やさしい先輩の、意地悪な言葉
……あれ、そういえば。


「あの……神崎さん、何分前から待っていてくれましたか?」


合流したのはたった今だけど、私が駅に着いた時間はもっと前だ。
でも、私が駅に着くと、神崎さんはすでにここで待ってくれていた。
ネコの銅像に隠れていたのも、そんなに長時間ではないけど、待ち合わせの時間より結構前から待っててくれたんじゃないかな。今だって、まだ本来の約束の時間の十分前なわけだし……。
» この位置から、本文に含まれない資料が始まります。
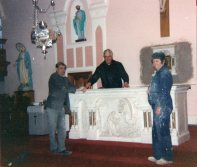 Michael Haugh, Fr Michael Hillery and Michael Corry installing the cararra marble altar, Jan 1992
でも、私がそう聞いても神崎さんは「俺も今来たところだから大丈夫だよ」と言ってくれる。


今来たわけじゃないのはわかってるんだけど、でも、とっくに到着してたのに銅像にずっと隠れてたことも言えないし……。


すると、私がさっき乗ってきた電車と逆方面の電車が到着したみたいで、人がたくさん駅構内から出てきたので。


「そ、そう! 神崎さんのおうちからだと、この電車で来るんじゃないかなと思ってたんです!」

まるでとっさにそう言ってしまったけど、実際、それはウソじゃない。時刻表を確認して、神崎さんはきっとこの電車で来るから、その数分前に到着しておけば神崎さんをお待たせしないなと思って、私はさっきの電車でここまできたから。



すると神崎さんは。


「……瀬川さん、いつも早いから」

「え?」

神崎さんの表情と声は、とてもやさしくて。


「瀬川さんは毎朝、女性社員の誰よりも先に会社に来て、掃除したりほかの人のデスクの整理したりしてくれてるから。